If the match is at the Docklands stadium then it would only be a short stroll to the ground, but since it was at the MCG it meant going back to the station and catching a suburban train to Richmond, the closest station to the ground. I’m not a great fan of crowds these days so seeing all those people headed en-masse to the ground was somewhat startling, and while there was a large crowd milling around the entrances the staff handled the security checks with admirable efficiency. (Towards the end of the match they announced the crowd attendance of over 55,000, about half the population of Ballarat.)
It was a Carlton home match, I discovered, so I found myself at the end of the ground where Carlton supporters had gathered. Not that it seemed to matter much, there was a goodly supply of Melbourne fans in the crowd too. There has been a lot of chatter in the press of late about bad crowd behavior but I saw none of that as we sat and waited for the game to commence, just a lot of chatter among supporters on both sides.
The game itself was not of the highest quality, both teams are low on the premiership league ladder and the skills on display reflected this. The current habit of teams like this is to kick the ball across the ground in the hope of getting towards a scoring position rather than going right up the center of the ground, and it is a very annoying habit, as some barrackers in the crowd reminded the players.
I didn’t mind this for the first three quarters as the Melbourne team gradually built up a very useful lead of 38 points. But in the final quarter they seemed to have forgotten how to play the game and almost all the quarter was played in the Carlton scoring half of the ground with the result that that team hit the front with only a few minutes left to play. Fortunately Melbourne scored one goad in the quarter which was enough to see the team fall over the line at the end of the game.
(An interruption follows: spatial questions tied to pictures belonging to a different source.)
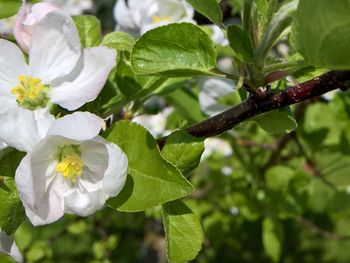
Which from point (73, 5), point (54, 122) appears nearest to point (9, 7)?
point (54, 122)

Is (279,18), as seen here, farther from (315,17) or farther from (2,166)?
(2,166)

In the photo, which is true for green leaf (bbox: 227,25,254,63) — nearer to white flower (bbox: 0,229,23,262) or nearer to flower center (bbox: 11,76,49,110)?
flower center (bbox: 11,76,49,110)

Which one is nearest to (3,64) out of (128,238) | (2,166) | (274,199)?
(2,166)

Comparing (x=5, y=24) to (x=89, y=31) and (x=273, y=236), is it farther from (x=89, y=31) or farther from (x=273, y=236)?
(x=273, y=236)

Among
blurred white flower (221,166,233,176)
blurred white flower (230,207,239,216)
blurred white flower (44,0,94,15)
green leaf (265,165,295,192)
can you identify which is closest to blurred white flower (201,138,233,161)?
blurred white flower (221,166,233,176)

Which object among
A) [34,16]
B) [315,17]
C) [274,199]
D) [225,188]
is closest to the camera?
[315,17]

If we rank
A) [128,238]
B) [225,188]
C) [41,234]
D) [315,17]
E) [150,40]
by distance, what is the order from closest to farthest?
1. [315,17]
2. [150,40]
3. [225,188]
4. [41,234]
5. [128,238]

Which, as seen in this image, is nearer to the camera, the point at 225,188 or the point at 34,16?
the point at 34,16

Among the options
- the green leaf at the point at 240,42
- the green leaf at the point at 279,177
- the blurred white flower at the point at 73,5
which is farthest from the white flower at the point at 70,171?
the blurred white flower at the point at 73,5
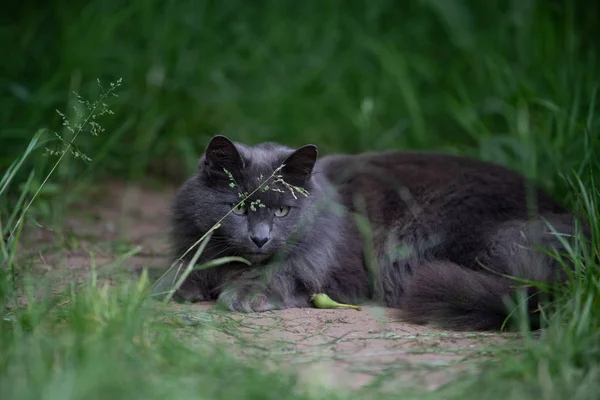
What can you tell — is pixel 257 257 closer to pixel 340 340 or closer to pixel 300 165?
pixel 300 165

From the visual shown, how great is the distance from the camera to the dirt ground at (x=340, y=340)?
91.7 inches

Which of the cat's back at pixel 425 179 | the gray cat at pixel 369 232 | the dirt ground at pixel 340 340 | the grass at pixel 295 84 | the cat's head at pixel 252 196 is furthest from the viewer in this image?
the grass at pixel 295 84

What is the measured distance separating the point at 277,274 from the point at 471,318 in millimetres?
962

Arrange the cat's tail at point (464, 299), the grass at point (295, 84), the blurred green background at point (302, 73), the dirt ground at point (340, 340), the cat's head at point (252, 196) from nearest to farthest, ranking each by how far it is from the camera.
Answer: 1. the dirt ground at point (340, 340)
2. the cat's tail at point (464, 299)
3. the cat's head at point (252, 196)
4. the grass at point (295, 84)
5. the blurred green background at point (302, 73)

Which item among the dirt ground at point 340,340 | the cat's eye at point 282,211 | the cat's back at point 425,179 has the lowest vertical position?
the dirt ground at point 340,340

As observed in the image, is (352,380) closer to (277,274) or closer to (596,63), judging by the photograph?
(277,274)

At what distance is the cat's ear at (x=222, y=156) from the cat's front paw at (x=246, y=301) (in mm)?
583

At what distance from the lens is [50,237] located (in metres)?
4.09

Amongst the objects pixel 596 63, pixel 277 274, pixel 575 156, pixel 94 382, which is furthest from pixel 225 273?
pixel 596 63

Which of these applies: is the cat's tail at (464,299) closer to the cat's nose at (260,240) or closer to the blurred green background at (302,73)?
the cat's nose at (260,240)

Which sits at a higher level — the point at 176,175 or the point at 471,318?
the point at 176,175

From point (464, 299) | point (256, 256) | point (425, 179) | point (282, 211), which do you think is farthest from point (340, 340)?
point (425, 179)

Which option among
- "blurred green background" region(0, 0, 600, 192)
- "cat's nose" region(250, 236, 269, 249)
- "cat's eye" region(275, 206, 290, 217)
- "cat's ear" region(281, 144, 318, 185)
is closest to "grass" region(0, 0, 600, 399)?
"blurred green background" region(0, 0, 600, 192)

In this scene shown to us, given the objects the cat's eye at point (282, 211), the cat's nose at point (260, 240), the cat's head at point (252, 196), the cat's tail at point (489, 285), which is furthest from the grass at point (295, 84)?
the cat's eye at point (282, 211)
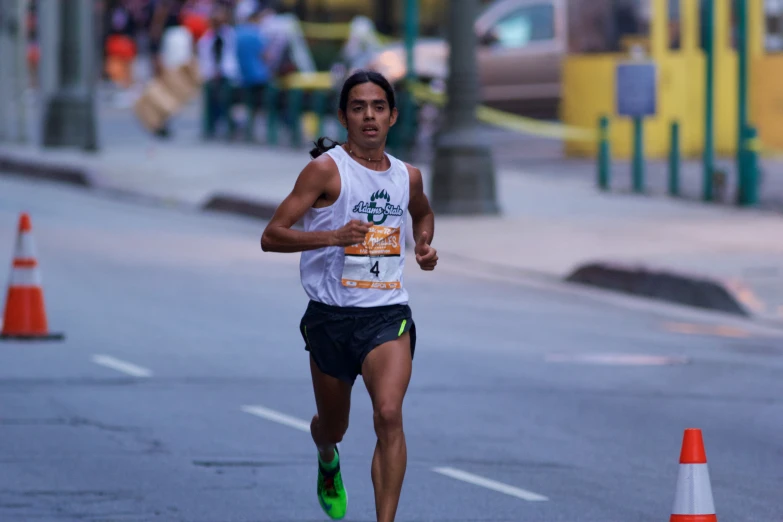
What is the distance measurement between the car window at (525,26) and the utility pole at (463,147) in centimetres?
1310

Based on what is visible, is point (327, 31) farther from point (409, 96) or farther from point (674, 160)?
point (674, 160)

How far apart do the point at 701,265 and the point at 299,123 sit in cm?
1499

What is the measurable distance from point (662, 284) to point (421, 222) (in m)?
8.16

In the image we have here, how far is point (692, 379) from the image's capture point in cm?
1076

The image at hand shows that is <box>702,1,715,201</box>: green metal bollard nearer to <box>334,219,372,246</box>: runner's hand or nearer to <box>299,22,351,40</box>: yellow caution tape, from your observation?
<box>334,219,372,246</box>: runner's hand

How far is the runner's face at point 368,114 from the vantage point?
251 inches

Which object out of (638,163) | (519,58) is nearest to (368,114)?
(638,163)

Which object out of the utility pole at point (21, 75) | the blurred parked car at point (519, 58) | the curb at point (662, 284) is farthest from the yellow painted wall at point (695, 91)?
the curb at point (662, 284)

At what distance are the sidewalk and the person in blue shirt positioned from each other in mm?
870

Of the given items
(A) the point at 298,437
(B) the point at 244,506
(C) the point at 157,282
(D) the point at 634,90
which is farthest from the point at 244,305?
(D) the point at 634,90

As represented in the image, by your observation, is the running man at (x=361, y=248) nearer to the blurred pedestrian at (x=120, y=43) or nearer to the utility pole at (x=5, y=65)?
the utility pole at (x=5, y=65)

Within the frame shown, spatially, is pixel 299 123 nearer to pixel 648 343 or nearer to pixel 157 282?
pixel 157 282

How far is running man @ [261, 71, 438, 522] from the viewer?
637 centimetres

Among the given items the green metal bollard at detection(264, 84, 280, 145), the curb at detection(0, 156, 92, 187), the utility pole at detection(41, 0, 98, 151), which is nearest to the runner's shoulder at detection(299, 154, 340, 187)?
the curb at detection(0, 156, 92, 187)
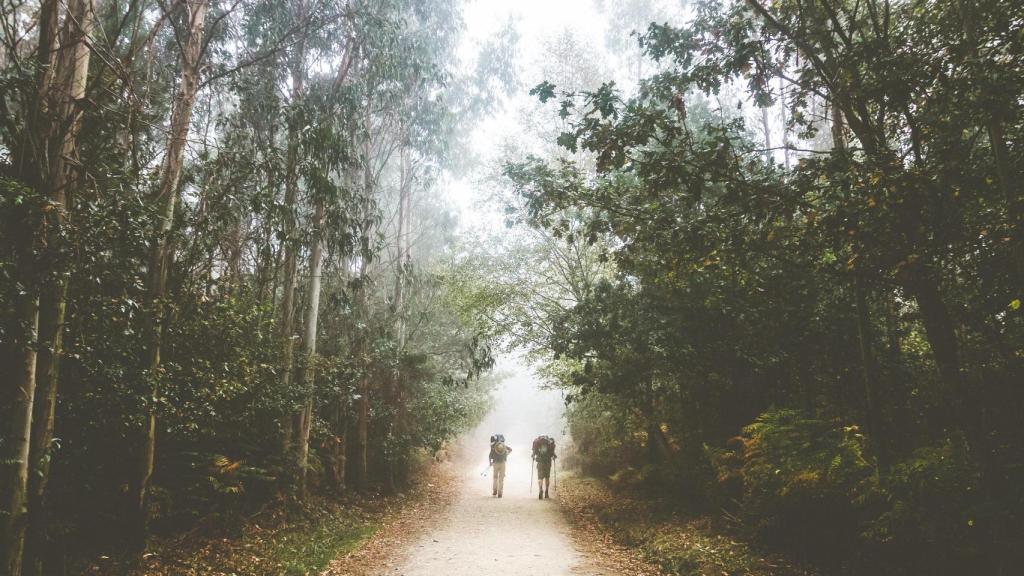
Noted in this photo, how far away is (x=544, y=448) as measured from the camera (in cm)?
1392

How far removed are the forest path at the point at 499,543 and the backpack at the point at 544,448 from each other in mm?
1152

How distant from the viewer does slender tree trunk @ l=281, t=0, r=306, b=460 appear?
348 inches

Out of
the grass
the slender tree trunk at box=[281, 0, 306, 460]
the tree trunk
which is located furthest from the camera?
the slender tree trunk at box=[281, 0, 306, 460]

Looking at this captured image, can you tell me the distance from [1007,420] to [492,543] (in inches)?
271

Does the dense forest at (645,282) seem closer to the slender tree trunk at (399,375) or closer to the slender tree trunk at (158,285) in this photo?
the slender tree trunk at (158,285)

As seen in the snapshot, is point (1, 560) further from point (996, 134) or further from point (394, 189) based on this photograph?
point (394, 189)

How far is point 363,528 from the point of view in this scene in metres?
9.51

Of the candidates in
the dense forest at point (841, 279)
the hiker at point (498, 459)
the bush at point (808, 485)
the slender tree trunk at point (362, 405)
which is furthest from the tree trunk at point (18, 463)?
the hiker at point (498, 459)

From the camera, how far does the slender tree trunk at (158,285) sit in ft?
19.5

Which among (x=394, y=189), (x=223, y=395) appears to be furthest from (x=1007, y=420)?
(x=394, y=189)

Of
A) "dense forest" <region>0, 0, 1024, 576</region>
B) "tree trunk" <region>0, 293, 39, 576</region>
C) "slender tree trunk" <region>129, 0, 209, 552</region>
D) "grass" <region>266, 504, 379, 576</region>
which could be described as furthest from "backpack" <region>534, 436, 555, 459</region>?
"tree trunk" <region>0, 293, 39, 576</region>

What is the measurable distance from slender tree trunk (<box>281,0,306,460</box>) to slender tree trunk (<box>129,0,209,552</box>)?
Answer: 1692 millimetres

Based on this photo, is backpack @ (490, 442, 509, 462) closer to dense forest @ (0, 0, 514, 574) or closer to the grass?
dense forest @ (0, 0, 514, 574)

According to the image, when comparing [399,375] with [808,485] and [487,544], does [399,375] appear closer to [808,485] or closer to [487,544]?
[487,544]
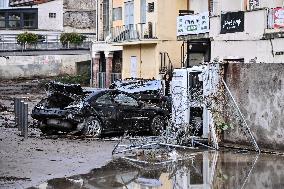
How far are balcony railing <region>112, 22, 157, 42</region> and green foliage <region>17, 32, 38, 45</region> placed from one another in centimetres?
1423

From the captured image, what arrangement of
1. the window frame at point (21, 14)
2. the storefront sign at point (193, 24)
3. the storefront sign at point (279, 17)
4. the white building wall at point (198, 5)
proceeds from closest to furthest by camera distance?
the storefront sign at point (279, 17), the storefront sign at point (193, 24), the white building wall at point (198, 5), the window frame at point (21, 14)

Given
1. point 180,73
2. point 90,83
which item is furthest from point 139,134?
point 90,83

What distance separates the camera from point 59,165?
14398 mm

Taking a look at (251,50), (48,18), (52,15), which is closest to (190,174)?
(251,50)

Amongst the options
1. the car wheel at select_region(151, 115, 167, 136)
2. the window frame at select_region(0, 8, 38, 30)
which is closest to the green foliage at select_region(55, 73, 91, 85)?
the window frame at select_region(0, 8, 38, 30)

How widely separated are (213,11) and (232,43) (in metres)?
5.30

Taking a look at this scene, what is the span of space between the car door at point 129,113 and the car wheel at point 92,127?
767 mm

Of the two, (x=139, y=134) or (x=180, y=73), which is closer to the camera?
(x=180, y=73)

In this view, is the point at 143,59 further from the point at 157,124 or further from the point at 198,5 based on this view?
the point at 157,124

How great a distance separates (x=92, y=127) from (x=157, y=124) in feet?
8.11

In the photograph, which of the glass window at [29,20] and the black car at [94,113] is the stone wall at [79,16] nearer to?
the glass window at [29,20]

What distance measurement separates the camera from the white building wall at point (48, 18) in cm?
6756

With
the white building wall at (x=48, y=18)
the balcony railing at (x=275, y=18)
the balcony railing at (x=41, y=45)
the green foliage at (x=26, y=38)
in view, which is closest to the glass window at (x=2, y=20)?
the white building wall at (x=48, y=18)

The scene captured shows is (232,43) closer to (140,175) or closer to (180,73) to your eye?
(180,73)
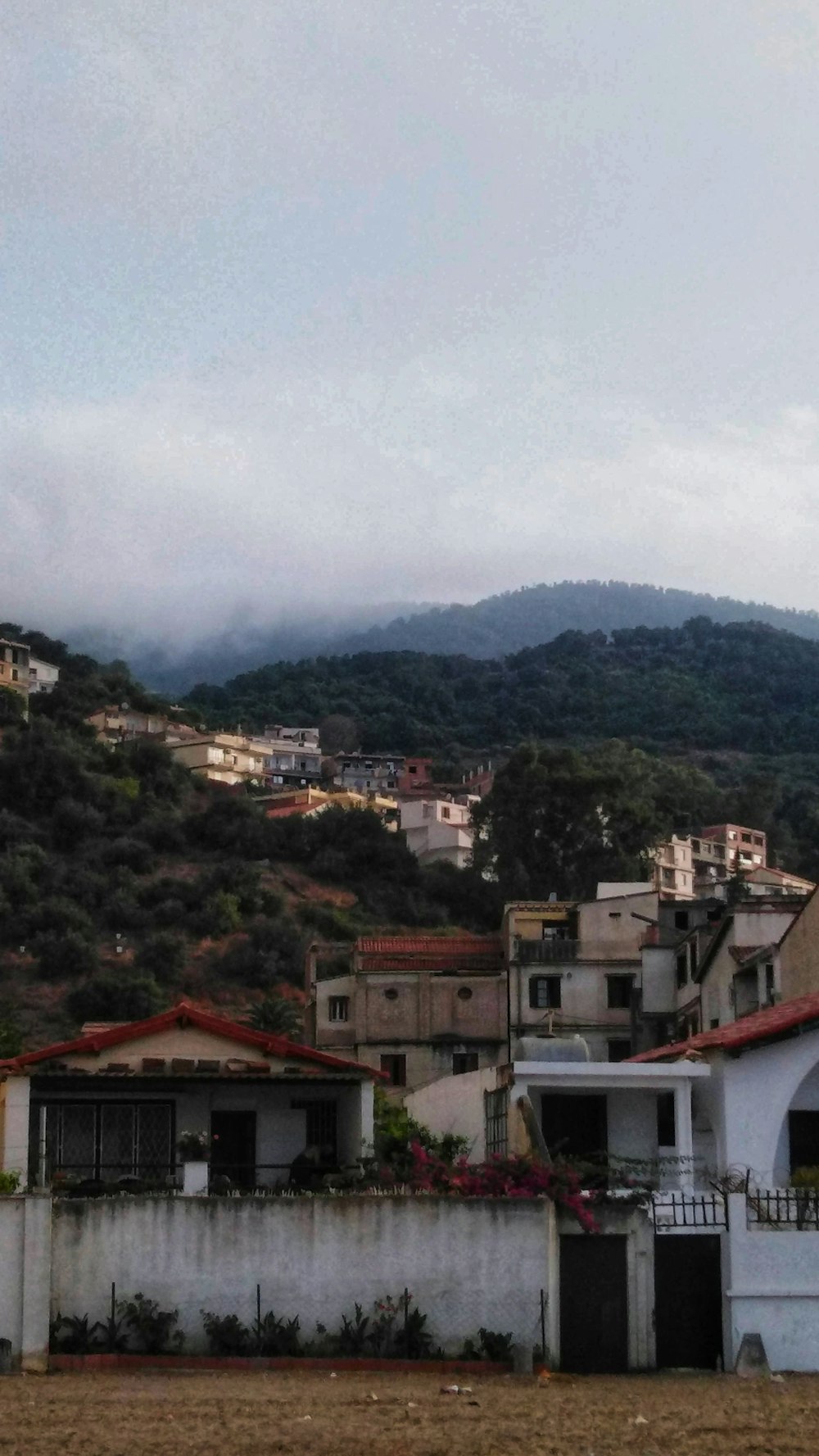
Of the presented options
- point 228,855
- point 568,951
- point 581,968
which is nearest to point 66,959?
point 228,855

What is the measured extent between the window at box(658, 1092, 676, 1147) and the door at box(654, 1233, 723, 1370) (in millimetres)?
5199

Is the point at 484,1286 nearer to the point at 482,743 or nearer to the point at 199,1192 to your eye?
the point at 199,1192

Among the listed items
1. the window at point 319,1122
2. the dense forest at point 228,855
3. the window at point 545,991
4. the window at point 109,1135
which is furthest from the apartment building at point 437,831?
the window at point 109,1135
There was a great deal of yelling and screaming as Carlton surged in that final quarter, if the MCG had a roof it would have been lifted. At the end of the game, however, Carlton supporters, who have become used to their team losing my small margins, and Melbourne supporters, who have become used to seeing their team play poorly, began chatting again and everyone filed out, if not happily at least content that they had seen what proved to be a fairly even match.
What did I think? I thought it interesting and diverting, but not something that I would want to do every weekend for half a year, as hundreds of thousands of fans seem to do. I might go again in the coming fifty years too.